At first blush the jobs report from ADP, the data-processing firm that works with Moody’s Analytics in developing its monthly review, looked disappointing. Economists had expected 185,000 new jobs created in June but instead they got just 158,000. Further, both estimates and ADP were well below the 230,000 new jobs number reported for May.
A closer look behind the headlines reveals a startling fact: The U.S. economy is awfully close to full employment and as a result there are increasingly more job openings than people to fill them. For instance, initial claims for unemployment benefits was the 122nd straight week — more than two years running — that claims remained below 300,000, a threshold associated with a healthy labor market. That is the longest stretch since 1970, reflecting the unemployment rate of 4.3 percent, the lowest in 16 years.
There’s another indicator of a strong labor market too: layoffs in the United States are at the lowest levels in nearly half a century.
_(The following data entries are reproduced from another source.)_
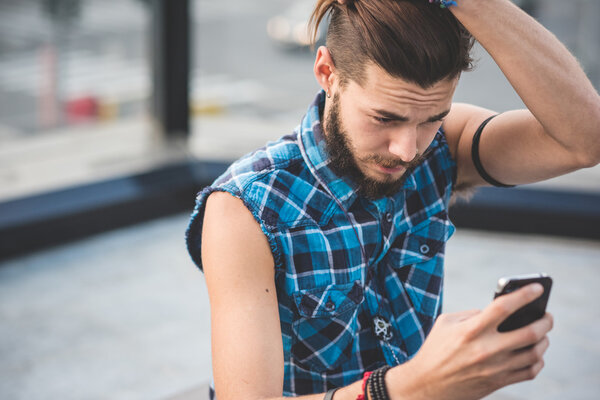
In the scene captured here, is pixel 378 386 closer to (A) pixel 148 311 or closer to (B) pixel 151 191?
(A) pixel 148 311

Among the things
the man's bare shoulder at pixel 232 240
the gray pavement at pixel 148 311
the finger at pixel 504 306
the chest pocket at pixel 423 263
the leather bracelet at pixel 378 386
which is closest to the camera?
the finger at pixel 504 306

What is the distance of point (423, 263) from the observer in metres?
1.50

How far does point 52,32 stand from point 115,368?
2.37 metres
In other words, while no one was looking, the U.S. economy has successfully removed most of the slack evident during its long slow recovery from the recession nearly 10 years ago.
Mark Zandi, chief economist for Moody’s Analytics, the company that helps ADP analyze the data from its 411,000 business clients (which employ nearly 24 million people), was positive about the jobs report:
The job market continues to power forward. Abstracting from the monthly ups and downs, job growth remains stalwart between 150,000 and 200,000. At this pace, which is double the rate of labor force growth, the tight labor market will continue getting tighter.
Ahu Yildirmaz, ADP Research Institute’s vice-president, also waxed positive over the latest report: “Professional and business services had the strongest monthly increase since 2014. This may be an indicator of broader strength in the workforce since these services are relied on by many industries.”
In June 6,000 manufacturing jobs were created, offsetting slight declines in employment in mining and construction. Professional and business services hired 69,000 new people in June while administrative and support services companies hired 43,000 new people. Right behind was trade, transportation and utilities companies which hired 30,000 people, followed by 28,000 new jobs created in education and healthcare services.
Further, the job gains were all across the spectrum, from small business firms (less than 49 employees) hiring 17,000 people, midsized businesses (50-499 employees) adding 91,000 people to their payrolls, and large (500 employees or more) adding 50,000 new people in June. No matter how the data is sliced, America’s labor market is robust, being limited for the first time in many years by the number of workers available to hire.
And that’s the operative number: full employment is defined simply as “everyone who wants to work is working.” It’s also the limiting number. An economy is always limited by the resources available to it, be it technology, capital, or labor.
It’s also increasingly apparent that the ADP numbers, and those to be released on Friday by the Department of Labor, are becoming less and less relevant as a measure of the health of the economy. Thanks to the robotic revolution, the invasion of the kiosks and Amazon (and the Internet in general), the economy is not limited solely by the number of humans in the workforce. Neither the Bureau of Labor Statistics (BLS) nor the ADP measure the impact on GDP these unpaid forces and influences are having on the economy. Robots and kiosks don’t draw paychecks and so they aren’t counted either by ADP or the BLS.
Even if the BLS confirms ADP when it releases its jobs report on Friday (economists are expecting 170,000 new jobs), it’s easy to conclude that the economy is humming along nicely.